ECONOMIC AND ETHICAL CONTEXT
Whilst we are still recovering from an economic recession, arguments can be made to support banning online poker – gambling can easily become an addiction and cause serious mental and economic harm. Having access to online poker via the internet can provide easy access to the wrong individuals which can only exacerbate the current economic condition. But one can argue that similar addictions currently already exist in the form of the lottery, cigarettes, alcohol, drugs etc. Furthermore, the underground gambling market without access to casinos can potentially operate in an open monitored environment and hence enable the government to collect taxes on winnings while enforcing necessary regulations to protect consumers. There are ways to curb abuse of IP addresses, credit cards, age of players etc. by monitoring patterns of play among many other sophisticated security measures. However, is this enough to give parents the comfort that underage children will not have easy access to online poker?

 

COMPETITION
The best form of innovation eliminates wastage in the system and removes inefficiencies. We have seen e-commerce disrupt the traditional brick and mortar retail model benefiting consumers tremendously. E-retailers are able to pass down costs savings from zero physical store rent to consumers in the form of lower prices, better selection of products and quicker & convenient service.
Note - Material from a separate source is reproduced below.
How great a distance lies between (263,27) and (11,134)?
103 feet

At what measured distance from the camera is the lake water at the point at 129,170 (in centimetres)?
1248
This very concept can be applied to online poker — the casino business is a high fixed cost business which runs continuously regardless of the occupancy rate or utilization level. By providing consumers with the ability to play poker online, consumers are able to save money on travel and hotel charges and casino companies can save on rent and other fixed/variable costs. It’s a win-win for both sides of the network. Also, legalization of online poker will be a breath of fresh air for dynamic and entrepreneurial companies such as Zynga, thereby enabling and supporting innovation in the gaming industry.